№1, 1982/Жизнь. Искусство. Критика

От персонажа к герою (Американский роман в 70-е годы)

Литература стихийно вырабатывает собственные меры времени, не совпадающие, как правило, с общепринятым календарем. Вот почему, оставаясь в пределах более или менее тесного периода (например, десятилетия), не стоит поддаваться соблазну жестких определений: кризис, подъем и т. д. Скажем, американскую литературу первых послевоенных лет (примерно до середины 50-х годов, когда оформилось течение «битников») принято считать конформистской. В общем, верно: книжный рынок в ту пору был буквально затоплен сочинениями, откровенно романтизирующими «героев» бизнеса. Но при этом в 1948 году появился роман Н. Мейлера «Нагие и мертвые», в 1951 – «Отныне и во веки веков» Д. Джонса и «Над пропастью во ржи» Д. Сэлинджера – произведения большой реалистической силы, книги, пронизанные пафосом острого разоблачения норм буржуазной морали.

### Исходные данные
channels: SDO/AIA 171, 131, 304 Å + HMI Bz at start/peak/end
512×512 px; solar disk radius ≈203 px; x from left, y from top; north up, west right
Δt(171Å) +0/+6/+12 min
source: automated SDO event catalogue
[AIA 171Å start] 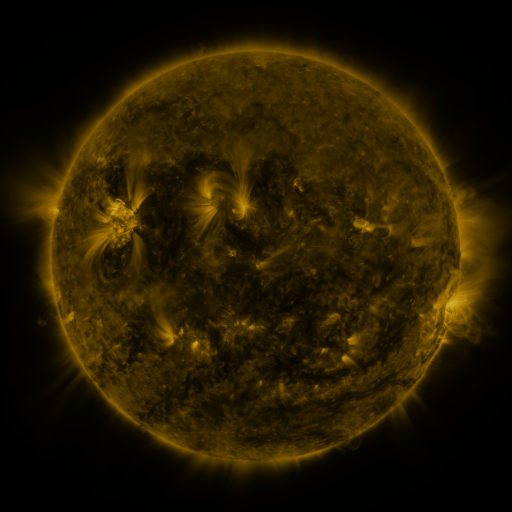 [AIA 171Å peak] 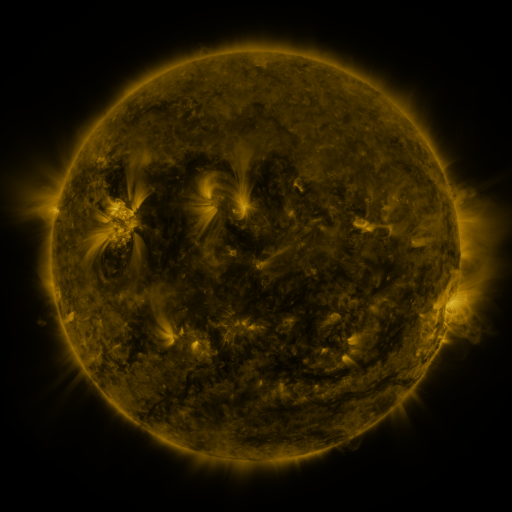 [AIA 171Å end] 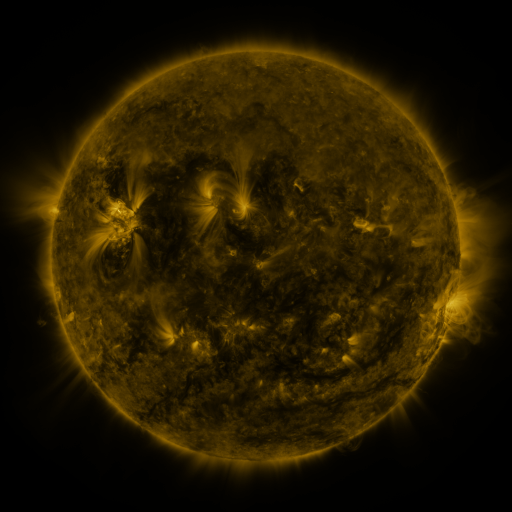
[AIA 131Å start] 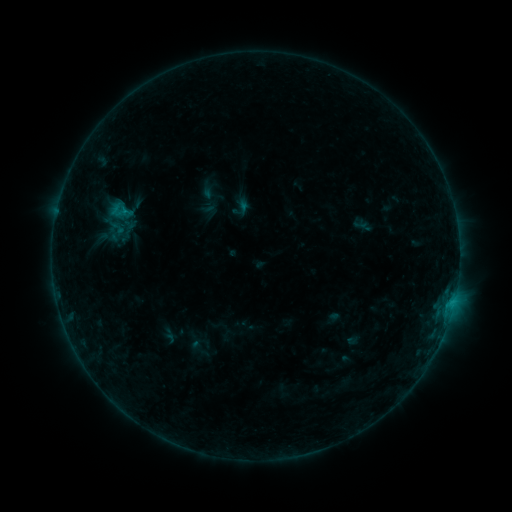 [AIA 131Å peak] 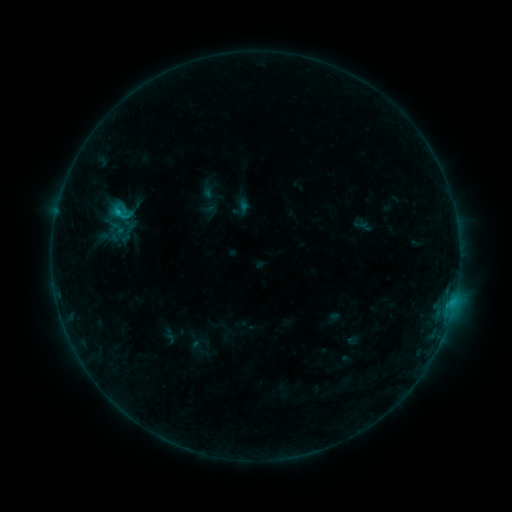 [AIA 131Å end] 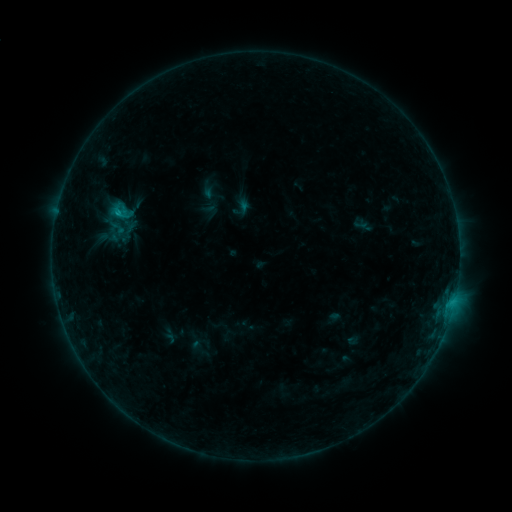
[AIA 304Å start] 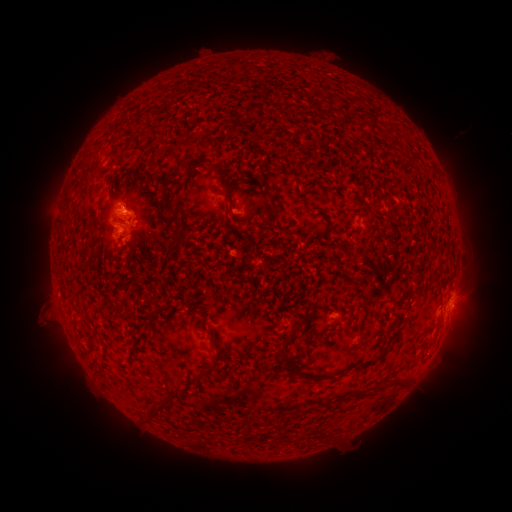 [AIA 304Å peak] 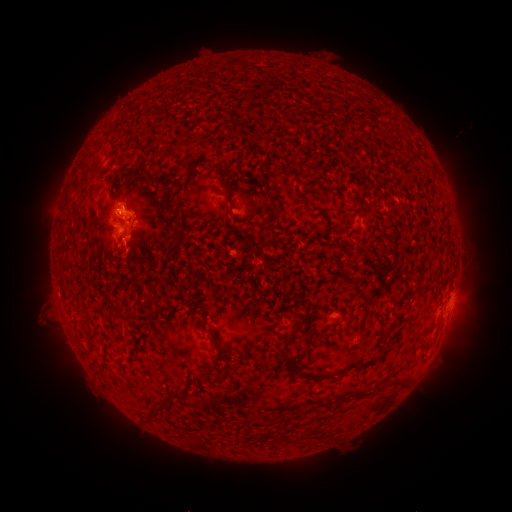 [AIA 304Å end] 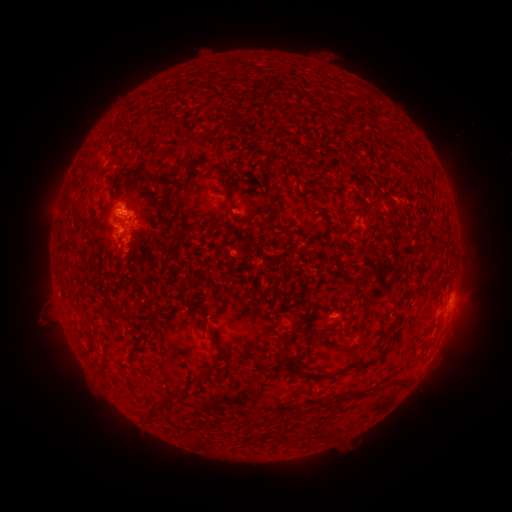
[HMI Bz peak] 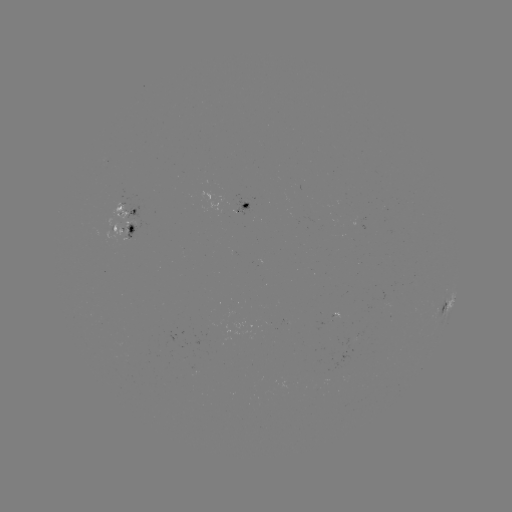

### Задания и упражнения
A. Ответьте по статье на вопросы:
(i) До какого примерно времени продолжался период, литературу которого принято считать конформистской?
(ii) В каком году вышел роман Н. Мейлера «Нагие и мертвые»?
(iii) Какие два произведения появились в 1951 году?
B. Определите, соответствует ли каждое утверждение статье, и подтвердите ответ цитатой из нее:
(i) Меры времени в литературе, как правило, совпадают с общепринятым календарем.
(ii) Литературу одного десятилетия советуют описывать жесткими определениями вроде «кризиса» или «подъема».
(iii) Названные книги Мейлера, Джонса и Сэлинджера пронизаны пафосом разоблачения норм буржуазной морали.

### Ответы к заданиям
A.
(i) Примерно до середины 50-х годов, когда оформилось течение «битников».
(ii) В 1948 году.
(iii) «Отныне и во веки веков» Д. Джонса и «Над пропастью во ржи» Д. Сэлинджера.

B.
(i) Нет: «не совпадающие, как правило, с общепринятым календарем».
(ii) Нет: «не стоит поддаваться соблазну жестких определений: кризис, подъем и т. д.»
(iii) Да: «книги, пронизанные пафосом острого разоблачения норм буржуазной морали».